**WRITTEN REQUEST:** Output nothing but the lines from the line with "Among these options" through the end of the listing below, both ends included.

**LISTING:**
________________
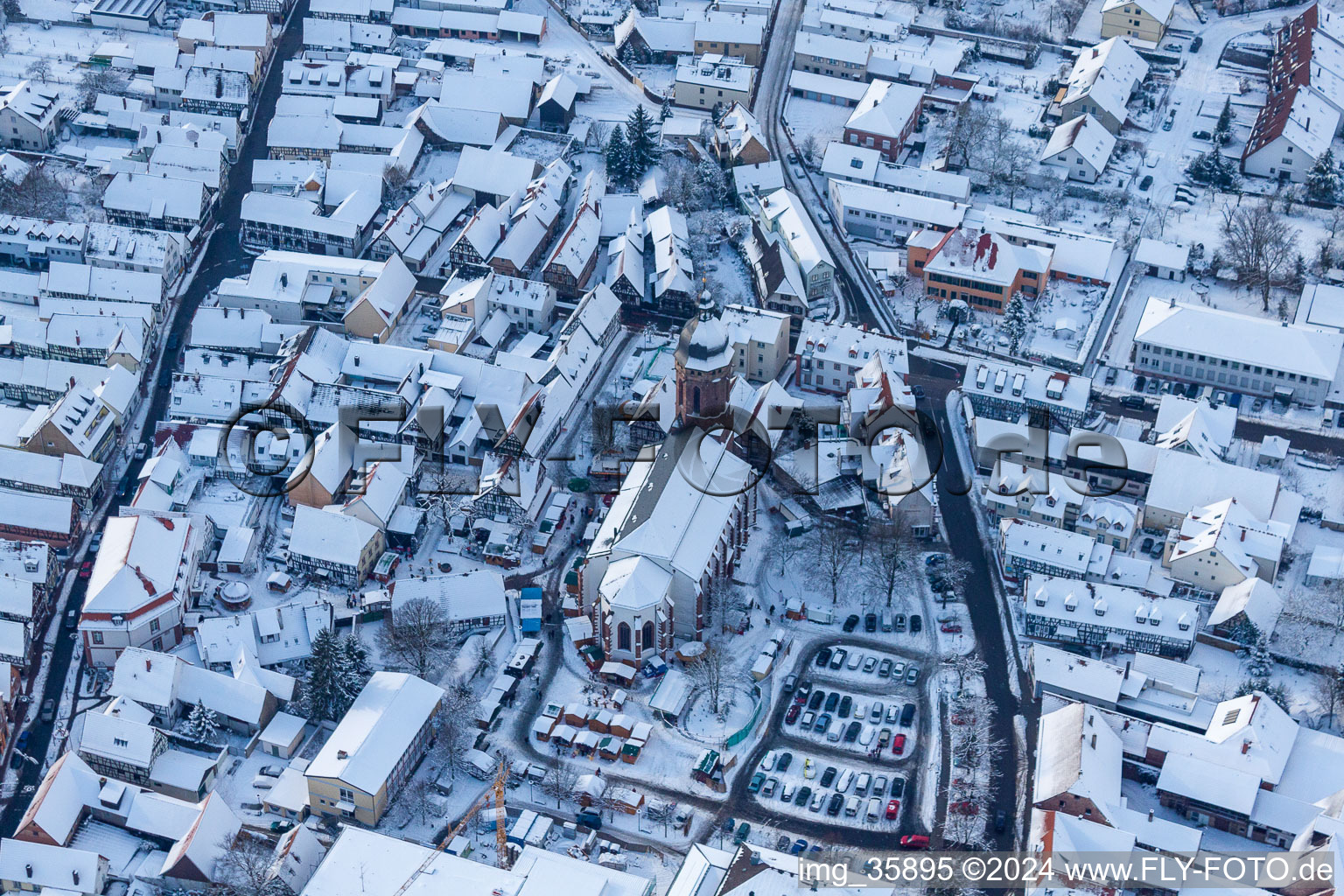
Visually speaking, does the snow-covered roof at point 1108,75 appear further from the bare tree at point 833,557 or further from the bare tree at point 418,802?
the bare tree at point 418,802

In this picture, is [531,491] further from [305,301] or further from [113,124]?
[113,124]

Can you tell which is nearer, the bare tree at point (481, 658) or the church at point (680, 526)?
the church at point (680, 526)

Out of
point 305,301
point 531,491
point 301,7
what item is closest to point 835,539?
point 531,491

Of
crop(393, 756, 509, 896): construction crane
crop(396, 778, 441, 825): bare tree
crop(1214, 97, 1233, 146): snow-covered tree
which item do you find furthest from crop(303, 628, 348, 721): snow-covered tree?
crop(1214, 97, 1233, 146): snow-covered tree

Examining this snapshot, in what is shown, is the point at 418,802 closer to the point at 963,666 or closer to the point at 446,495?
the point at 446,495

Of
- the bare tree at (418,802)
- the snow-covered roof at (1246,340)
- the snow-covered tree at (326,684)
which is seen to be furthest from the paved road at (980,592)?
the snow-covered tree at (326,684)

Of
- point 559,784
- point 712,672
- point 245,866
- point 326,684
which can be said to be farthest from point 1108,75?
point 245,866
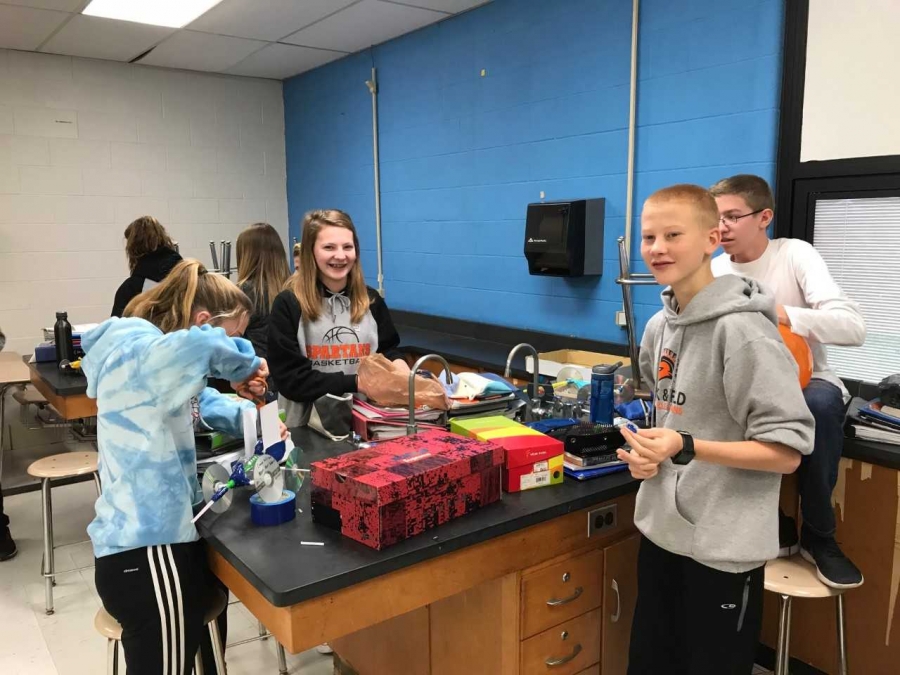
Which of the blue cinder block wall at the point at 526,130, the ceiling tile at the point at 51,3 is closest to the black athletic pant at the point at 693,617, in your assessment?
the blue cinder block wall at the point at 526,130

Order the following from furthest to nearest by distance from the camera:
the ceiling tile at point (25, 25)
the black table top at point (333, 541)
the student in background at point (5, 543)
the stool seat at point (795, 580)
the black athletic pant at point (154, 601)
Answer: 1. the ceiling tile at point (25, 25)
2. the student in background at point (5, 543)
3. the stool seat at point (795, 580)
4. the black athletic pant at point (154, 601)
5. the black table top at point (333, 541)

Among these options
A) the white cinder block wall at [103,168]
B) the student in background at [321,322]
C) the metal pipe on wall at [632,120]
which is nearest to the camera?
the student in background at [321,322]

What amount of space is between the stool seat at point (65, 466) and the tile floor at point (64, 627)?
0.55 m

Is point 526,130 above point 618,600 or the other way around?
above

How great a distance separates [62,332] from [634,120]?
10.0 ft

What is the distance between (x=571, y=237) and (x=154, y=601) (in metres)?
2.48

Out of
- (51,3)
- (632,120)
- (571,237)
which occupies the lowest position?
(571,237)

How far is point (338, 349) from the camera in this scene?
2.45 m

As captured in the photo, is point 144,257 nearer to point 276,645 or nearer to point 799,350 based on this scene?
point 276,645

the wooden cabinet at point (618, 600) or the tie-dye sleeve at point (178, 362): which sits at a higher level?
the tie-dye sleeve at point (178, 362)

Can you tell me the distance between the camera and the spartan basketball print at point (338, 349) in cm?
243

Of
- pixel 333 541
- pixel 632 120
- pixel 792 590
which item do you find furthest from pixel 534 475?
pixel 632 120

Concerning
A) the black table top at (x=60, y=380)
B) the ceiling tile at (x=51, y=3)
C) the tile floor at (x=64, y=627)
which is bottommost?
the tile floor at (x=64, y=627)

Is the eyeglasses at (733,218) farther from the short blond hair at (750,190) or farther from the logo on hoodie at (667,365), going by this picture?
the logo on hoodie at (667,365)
________________
**REPLY TO THE EXERCISE:**
Among these options
A) the white cinder block wall at [103,168]
B) the student in background at [321,322]
C) the metal pipe on wall at [632,120]
which is nearest to the camera?
the student in background at [321,322]

What amount of space is between the stool seat at point (65, 466) and the tile floor at point (64, 627)?
0.55 m

Is point 526,130 above point 618,600 or the other way around?
above

How great a distance separates [62,332] from [634,120]?
10.0 ft

What is the distance between (x=571, y=237) and (x=154, y=601) (in metres)?
2.48

Out of
- (51,3)
- (632,120)
- (571,237)
which occupies the lowest position?
(571,237)

How far is point (338, 349) from the camera in this scene?
2.45 m

As captured in the photo, is point 144,257 nearer to point 276,645 or nearer to point 799,350 based on this scene?
point 276,645

the wooden cabinet at point (618, 600) or the tie-dye sleeve at point (178, 362): which sits at a higher level?
the tie-dye sleeve at point (178, 362)

Can you tell me the distance between the camera and the spartan basketball print at point (338, 349) in cm?
243

Of
- pixel 333 541
- pixel 632 120
- pixel 792 590
which item do you find furthest from pixel 534 475?
pixel 632 120

Concerning
A) the black table top at (x=60, y=380)
B) the ceiling tile at (x=51, y=3)
C) the tile floor at (x=64, y=627)
which is bottommost?
the tile floor at (x=64, y=627)

Is the eyeglasses at (733,218) farther from the short blond hair at (750,190) or farther from the logo on hoodie at (667,365), going by this picture?
the logo on hoodie at (667,365)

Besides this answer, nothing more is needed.